2.2. Overall Incidence of LEL
During a median follow-up of 36.0 months (12.0–73.0 months), 63 (24.0%) patients reported or were found by gynecologic oncologists or radiation oncologists to have lower extremity edema during or after the course of RT and 49 (18.6%) of them were examined by lymphedema specialists of our institution. Among the 14 patients who were not examined by lymphedema specialists, five patients refused evaluation for lymphedema, two patients were referred to other institutions, two patients were not referred for evaluation of lymphedema because they presented with systemic edema, two patients had only mild symptoms, and three patients were not referred for unknown reasons. Finally, 35 (13.3%) patients met the diagnostic criteria of LEL after circumferential measurements of bilateral extremities. The 1-, 3-, and 5-year cumulative incidence of LEL was 11.0%, 14.0%, and 15.3%, respectively (Figure 1a). Most of the patients (82.9%) were diagnosed with LEL within the first year after surgery. Only one patient was diagnosed after more than 3 years after surgery, for whom it took 51 months to develop LEL postoperatively.
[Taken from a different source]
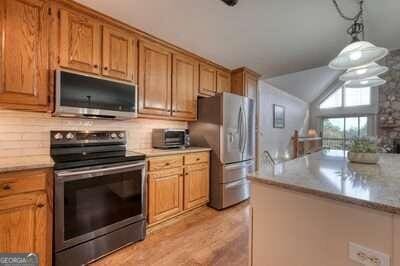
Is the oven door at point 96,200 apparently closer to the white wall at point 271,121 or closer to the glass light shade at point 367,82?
the glass light shade at point 367,82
2.3. Risk Factors Associated with LEL
In the univariate analysis, harvesting more than 30 pelvic lymph nodes (hazard ratio (HR) 2.106; p = 0.037), and PALND (HR 2.391; p = 0.010) were significantly associated with a higher incidence of LEL (Table 2). Pelvic EBRT (HR, 1.969; p = 0.262) increased the risk of LEL, although it was not statistically significant (Figure 1b). In the multivariate analysis, laparoscopic surgery (HR, 2.548; p = 0.024), harvesting more than 30 pelvic lymph nodes (HR, 2.246; p = 0.028), and PALND (HR, 2.305; p = 0.014) were independently associated with a higher incidence of LEL.
Table 2.
Variable | Univariate | Multivariate | ||
---|---|---|---|---|
HR (95% CI) | p * | HR (95% CI) | p * | |
Age ≥ 55 years | 1.207 (0.617–2.358) | 0.581 | ||
Preoperative BMI ≥ 25 kg/m2 | 0.636 (0.306–1.325) | 0.227 | ||
Hypertension | 0.774 (0.352–1.705) | 0.525 | ||
Diabetes mellitus | 0.223 (0.301–1.630) | 0.139 | ||
History of lower extremity surgery | 0.346 (0.047–2.529) | 0.346 | ||
Endometrial cancer | 1.590 (0.814–3.109) | 0.175 | ||
Lymph node metastasis | 1.167 (0.572–2.383) | 0.672 | ||
Advanced FIGO stage | 1.217 (0.505–2.933) | 0.661 | ||
Laparoscopic surgery | 2.034 (0.923–4.482) | 0.078 | 2.548 (1.131–5.740) | 0.024 |
Number of pelvic LNs harvested > 30 | 2.106 (1.048–4.233) | 0.037 | 2.246 (1.093–4.616) | 0.028 |
PALND | 2.391 (1.232–4.641) | 0.010 | 2.305 (1.180–4.502) | 0.014 |
EBRT ± Brachytherapy | 1.969 (0.602–6.439) | 0.262 | ||
Adjuvant chemotherapy | 0.744 (0.383–1.444) | 0.382 |
HR: Hazard ratio; CI: Confidence interval; BMI: Body mass index; FIGO: International Federation of Gynecology and Obstetrics; LN: Lymph node; PALND: Para-aortic lymph node dissection; EBRT: External beam radiation therapy; * Cox proportional hazards model.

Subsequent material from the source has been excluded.